It seems to me that "Baptist Distinctives" is a bit of a Baptist distinctive. I might be wrong, but from my experience few if any of the other denominations approach their distinctives in the way we do. I doubt very much that if you went to an Anglican or Pressie or Catholic college that you'd receive instruction in their distinctives as such. Instead they seem to handle their distinctives as part and parcel of their entire theological vision, a vision which may have a lot in common with the theological visions of other denominations.
This is an eminently sensible approach. The problem with isolating our distinctives is that they can either be easily made into a be-all and end-all which they were never intended to be, or they can seem as somewhat isolated addenda to the rest of our theological position.

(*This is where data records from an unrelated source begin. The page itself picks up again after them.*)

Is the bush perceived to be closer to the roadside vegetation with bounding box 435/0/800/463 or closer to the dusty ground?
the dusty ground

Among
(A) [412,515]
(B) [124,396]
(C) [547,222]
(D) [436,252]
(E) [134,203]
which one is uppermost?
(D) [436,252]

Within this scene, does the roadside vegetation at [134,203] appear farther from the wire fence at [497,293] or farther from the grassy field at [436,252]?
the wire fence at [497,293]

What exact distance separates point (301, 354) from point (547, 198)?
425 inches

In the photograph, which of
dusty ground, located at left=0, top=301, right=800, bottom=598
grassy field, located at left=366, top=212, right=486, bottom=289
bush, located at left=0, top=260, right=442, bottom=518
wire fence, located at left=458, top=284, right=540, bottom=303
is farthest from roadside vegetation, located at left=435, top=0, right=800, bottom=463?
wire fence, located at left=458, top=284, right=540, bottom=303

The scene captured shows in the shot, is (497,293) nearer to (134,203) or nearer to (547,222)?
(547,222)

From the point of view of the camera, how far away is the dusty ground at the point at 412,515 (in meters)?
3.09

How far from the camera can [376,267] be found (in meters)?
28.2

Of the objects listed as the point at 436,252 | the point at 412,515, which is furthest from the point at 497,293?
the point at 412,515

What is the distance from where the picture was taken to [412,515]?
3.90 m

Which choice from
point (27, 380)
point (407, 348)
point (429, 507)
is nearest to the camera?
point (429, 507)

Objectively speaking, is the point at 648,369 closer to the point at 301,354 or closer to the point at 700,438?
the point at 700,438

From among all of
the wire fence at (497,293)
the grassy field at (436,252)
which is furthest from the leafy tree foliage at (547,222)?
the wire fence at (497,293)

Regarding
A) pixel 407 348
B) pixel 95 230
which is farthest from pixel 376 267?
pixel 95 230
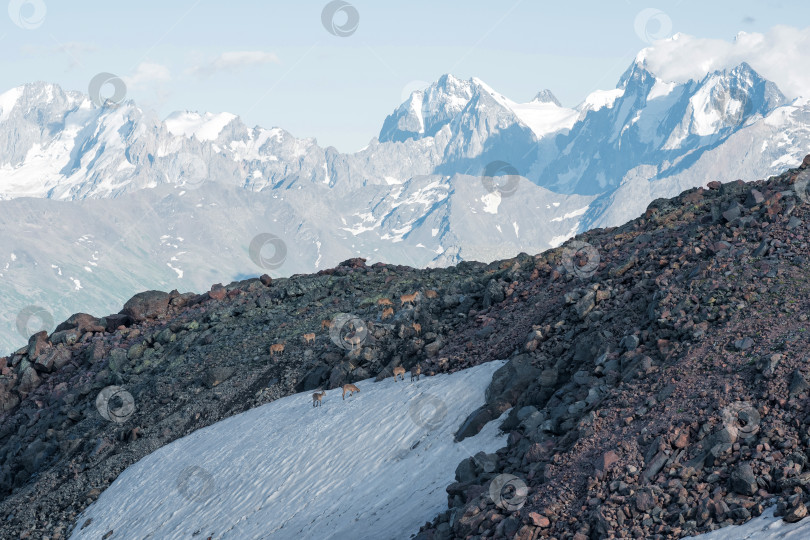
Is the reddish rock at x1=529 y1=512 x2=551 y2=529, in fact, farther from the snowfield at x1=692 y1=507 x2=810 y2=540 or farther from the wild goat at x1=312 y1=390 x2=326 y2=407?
the wild goat at x1=312 y1=390 x2=326 y2=407

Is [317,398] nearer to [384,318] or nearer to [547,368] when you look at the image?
[384,318]

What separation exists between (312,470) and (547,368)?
28.7ft

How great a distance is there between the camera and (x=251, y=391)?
119 ft

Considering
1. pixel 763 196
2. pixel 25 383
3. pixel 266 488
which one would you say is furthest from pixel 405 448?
pixel 25 383

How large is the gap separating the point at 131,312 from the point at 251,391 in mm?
19159

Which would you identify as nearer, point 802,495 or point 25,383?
point 802,495

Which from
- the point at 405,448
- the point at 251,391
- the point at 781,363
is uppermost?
the point at 251,391

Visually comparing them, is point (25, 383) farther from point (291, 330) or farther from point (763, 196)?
point (763, 196)

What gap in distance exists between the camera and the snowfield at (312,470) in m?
22.7

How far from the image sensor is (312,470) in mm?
26781

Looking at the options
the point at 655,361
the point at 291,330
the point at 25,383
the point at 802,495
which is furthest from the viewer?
the point at 25,383

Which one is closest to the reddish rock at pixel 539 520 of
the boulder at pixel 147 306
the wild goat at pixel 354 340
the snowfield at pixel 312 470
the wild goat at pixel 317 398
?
the snowfield at pixel 312 470

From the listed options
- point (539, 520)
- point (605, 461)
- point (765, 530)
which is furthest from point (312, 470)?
point (765, 530)

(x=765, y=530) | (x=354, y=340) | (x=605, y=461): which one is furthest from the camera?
(x=354, y=340)
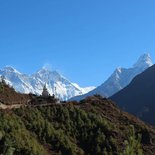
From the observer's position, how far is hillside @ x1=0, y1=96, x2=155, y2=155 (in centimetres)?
5472

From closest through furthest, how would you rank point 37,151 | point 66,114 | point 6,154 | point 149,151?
point 6,154, point 37,151, point 149,151, point 66,114

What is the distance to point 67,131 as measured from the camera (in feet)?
205

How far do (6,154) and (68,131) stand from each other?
59.2 feet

Baptists grew out of the Puritan-Separatist rearticulation of Reformation theology, enlivened with evangelical conviction. Baptists have sought to thoroughly apply Sola Scriptura, Solus Christus, Sola Gratia, Soli Fide and Soli Deo Gloria. Our distinctives are the consistent results of evangelical principles we share with others. I am a baptist, and I hold to some distinctively baptist beliefs because I believe that it is consistent evangelicalism. No doubt my Sydney Anglican and Pressie brethren might disagree, but given the light I have recieved from the Word I can do no other.
By all means lets not let go of our 'distinctives' but lets hold onto them as the consequences of our core evangelical commitments.